Même si l’on pouvait prévoir que beaucoup ne tireraient pas les leçons de la crise, il est sidérant de constater à quel point les structures de l’économie mondiale n’ont pas changé depuis trois ans. Rendez-vous dans quelques années pour une nouvelle catastrophe…

15.02.2009

Remettre de l’ordre dans le système monétaire

Pour beaucoup, la crise actuelle a une seule et unique raison : les excès des banques et du monde de la finance. Depuis quelques semaines, s’est ouvert un vrai débat sur le protectionnisme. En revanche, peu s’interrogent sur le rôle des questions monétaires.

La chienlit monétaire

Les désordres monétaires peuvent poser un grave problème. Car la « main invisible » du marché est une main aveugle et brutale qui peut provoquer des hausses ou des baisses de 20 à 50% en une année, qui n’ont bien sûr aucun fondement économique réel et qui peuvent déstabiliser profondément les économies des pays qui les subissent, le plus souvent sans guère de pouvoir de les contrecarrer.
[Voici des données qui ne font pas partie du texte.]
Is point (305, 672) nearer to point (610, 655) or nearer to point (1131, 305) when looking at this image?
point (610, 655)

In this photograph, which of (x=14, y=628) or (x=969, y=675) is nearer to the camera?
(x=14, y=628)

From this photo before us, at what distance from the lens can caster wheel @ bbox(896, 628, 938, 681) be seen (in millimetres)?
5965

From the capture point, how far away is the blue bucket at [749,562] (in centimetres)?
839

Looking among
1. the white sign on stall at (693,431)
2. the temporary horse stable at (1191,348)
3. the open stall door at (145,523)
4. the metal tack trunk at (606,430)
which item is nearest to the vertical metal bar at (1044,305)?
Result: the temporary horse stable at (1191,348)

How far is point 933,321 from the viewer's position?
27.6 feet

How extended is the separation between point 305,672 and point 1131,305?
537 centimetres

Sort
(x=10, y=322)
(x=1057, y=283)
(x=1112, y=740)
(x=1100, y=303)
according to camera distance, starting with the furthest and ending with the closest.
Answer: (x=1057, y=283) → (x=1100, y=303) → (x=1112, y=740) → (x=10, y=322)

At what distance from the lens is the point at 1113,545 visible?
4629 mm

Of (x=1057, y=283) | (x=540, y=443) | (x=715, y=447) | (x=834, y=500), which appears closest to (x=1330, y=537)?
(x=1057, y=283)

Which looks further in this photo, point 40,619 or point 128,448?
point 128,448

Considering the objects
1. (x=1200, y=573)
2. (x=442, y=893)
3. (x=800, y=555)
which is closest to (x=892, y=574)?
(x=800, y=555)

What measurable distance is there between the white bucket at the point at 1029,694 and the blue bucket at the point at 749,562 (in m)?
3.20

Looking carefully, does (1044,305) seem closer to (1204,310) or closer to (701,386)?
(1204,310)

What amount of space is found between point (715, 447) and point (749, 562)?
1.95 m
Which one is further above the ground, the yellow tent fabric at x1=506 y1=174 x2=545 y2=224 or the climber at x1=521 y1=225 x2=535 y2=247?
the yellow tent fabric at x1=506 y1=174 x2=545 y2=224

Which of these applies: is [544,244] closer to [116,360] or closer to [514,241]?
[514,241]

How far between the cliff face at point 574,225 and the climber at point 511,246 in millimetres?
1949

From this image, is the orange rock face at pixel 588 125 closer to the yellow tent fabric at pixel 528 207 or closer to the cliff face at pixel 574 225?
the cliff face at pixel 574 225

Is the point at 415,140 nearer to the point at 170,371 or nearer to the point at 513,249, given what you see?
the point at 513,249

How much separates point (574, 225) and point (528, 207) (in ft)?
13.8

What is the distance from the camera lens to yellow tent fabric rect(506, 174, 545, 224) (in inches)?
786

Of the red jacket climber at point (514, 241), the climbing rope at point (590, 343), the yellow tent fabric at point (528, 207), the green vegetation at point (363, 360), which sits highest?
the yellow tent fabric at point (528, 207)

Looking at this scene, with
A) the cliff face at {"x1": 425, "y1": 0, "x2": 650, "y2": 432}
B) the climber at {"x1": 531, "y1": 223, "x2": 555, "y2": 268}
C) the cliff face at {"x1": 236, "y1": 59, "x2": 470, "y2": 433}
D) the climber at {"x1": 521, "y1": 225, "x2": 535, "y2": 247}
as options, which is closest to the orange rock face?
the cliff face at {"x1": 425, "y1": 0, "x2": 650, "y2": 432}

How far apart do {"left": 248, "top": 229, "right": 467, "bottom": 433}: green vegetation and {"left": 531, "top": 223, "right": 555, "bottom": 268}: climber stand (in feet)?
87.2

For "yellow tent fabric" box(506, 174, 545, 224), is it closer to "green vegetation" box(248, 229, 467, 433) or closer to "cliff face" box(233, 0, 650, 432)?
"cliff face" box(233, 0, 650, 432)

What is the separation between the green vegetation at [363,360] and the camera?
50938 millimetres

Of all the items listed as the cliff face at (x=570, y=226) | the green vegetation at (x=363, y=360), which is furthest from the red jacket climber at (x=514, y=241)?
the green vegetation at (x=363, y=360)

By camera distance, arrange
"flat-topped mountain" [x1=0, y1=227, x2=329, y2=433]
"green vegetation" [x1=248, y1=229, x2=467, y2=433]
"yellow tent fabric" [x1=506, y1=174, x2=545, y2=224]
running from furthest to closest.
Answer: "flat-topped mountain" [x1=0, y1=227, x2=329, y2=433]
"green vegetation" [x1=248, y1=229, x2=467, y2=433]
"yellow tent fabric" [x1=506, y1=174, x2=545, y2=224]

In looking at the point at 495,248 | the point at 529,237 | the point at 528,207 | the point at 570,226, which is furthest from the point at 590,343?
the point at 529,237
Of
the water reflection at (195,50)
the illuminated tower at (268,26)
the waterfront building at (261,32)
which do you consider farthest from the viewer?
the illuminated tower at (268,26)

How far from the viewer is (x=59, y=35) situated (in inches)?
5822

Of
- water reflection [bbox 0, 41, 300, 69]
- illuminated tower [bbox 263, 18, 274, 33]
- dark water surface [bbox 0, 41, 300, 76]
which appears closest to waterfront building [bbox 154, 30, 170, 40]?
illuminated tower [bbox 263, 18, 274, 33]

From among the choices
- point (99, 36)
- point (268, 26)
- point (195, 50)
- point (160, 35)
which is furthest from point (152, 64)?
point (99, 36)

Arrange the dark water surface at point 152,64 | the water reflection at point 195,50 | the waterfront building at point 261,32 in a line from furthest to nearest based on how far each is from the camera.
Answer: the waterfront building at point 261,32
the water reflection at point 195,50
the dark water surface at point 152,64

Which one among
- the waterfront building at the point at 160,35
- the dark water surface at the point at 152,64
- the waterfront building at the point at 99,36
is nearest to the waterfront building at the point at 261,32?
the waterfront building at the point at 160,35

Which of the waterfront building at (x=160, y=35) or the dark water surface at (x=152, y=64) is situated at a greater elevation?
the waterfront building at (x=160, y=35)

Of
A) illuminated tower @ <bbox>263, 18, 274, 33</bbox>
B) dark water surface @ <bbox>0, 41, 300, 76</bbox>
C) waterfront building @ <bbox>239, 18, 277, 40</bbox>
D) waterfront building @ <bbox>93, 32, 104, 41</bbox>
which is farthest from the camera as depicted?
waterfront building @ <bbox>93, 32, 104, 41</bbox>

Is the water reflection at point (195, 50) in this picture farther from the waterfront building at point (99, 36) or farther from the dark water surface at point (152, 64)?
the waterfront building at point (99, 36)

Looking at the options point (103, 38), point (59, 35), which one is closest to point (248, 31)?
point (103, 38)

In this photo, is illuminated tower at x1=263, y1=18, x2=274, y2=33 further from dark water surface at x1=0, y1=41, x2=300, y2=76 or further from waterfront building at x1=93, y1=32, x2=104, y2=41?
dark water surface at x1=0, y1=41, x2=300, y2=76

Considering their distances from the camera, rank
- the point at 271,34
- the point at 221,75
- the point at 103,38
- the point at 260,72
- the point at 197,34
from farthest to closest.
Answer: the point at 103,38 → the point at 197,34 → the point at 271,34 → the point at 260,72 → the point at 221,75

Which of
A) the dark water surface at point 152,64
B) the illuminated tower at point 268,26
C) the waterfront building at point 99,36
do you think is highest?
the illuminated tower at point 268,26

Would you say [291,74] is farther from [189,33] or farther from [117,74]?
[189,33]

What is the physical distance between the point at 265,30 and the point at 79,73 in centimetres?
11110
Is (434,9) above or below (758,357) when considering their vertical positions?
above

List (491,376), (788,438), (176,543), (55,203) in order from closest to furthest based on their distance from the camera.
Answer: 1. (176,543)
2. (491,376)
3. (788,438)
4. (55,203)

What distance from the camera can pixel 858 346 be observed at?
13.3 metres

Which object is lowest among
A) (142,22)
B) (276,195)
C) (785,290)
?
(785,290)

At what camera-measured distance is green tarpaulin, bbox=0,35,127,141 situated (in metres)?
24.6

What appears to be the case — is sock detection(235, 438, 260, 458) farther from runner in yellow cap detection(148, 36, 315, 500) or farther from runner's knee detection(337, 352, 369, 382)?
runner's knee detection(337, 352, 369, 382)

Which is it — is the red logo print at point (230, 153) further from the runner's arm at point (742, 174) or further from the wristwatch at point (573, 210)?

Les plus touchés sont les pays émergents, moins solides, où les variations monétaires peuvent jeter la population dans une véritable misère en quelques semaines. L’exemple actuel de l’Ukraine est particulièrement frappant puisque la baisse de la monnaie locale a provoqué un emballement de l’inflation et une récession violente qui frappe durement le pouvoir d’achat de la population.

L’Europe subit aussi depuis des années une surévaluation importante de l’euro qui pousse les industriels à délocaliser, déprimant les salaires, l’emploi et la croissance, poussant par exemple Airbus à acheter le fuselage de son A350 aux Etats-Unis. Et le Japon est actuellement victime d’une hausse brutale du yen qui a provoqué une chute de 35% de ses exportations et une baisse de son PIB de 10% en rythme annuel.

Pour un nouveau Bretton Woods

Bref, les excès de l’évaluation non régulée des monnaies par les marchés sont dramatiques. D’ailleurs, le pays qui affiche la plus forte croissance, la Chine, est le seul qui conserve une forme de contrôle sur le cours de sa monnaie. Mais pourquoi faut-il alors confier l’évaluation d’un bien si précieux, si déstabilisant à des marchés si irrationnels, ces mêmes marchés qui valorisaient l’action France Telecom à 219 euros à un moment et seulement 7 un an plus tard ? Est-il pertinent de confier l’évaluation des monnaies aux marchés ?

Avec un peu de recul, on se rend compte que le dogmatisme ultralibéral semble paralyser la pensée de la plupart de nos dirigeants. Bien sûr, les Etats-Unis y voient leur intérêt, mais le reste du monde souffre de l’anarchie monétaire dans laquelle Richard Nixon nous a laissé depuis 1971 et que les autres dirigeants n’ont pas suffisamment cherché à contester. Le SME a été une initiative bienvenue, mais le monde a besoin aujourd’hui d’un nouveau Système Monétaire International.

Il est proprement suicidaire de la part des Etats de laisser le marché décider du cours des monnaies. Ce cours doit être de nouveau le fruit d’une concertation internationale, sans doute par le biais d’organisations régionales, de manière à éviter les mouvements brutaux de cours qui font toujours souffrir les plus faibles. Les solutions existent : cours fixes, serpent, étalon or, limitation (voir interdiction) de la spéculation sur le cours des monnaies. Enfin, la taxe Tobin limiterait considérablement la capacité de nuisance des marchés.

La crise actuelle se propage dans de nombreux pays émergents parce que l’argent de la spéculation, quittant les marchés boursiers ou de matières premières, renoue avec les paris contre les monnaies, dévastant tout sur son passage. Il est temps de remettre de l’ordre dans le système monétaire international.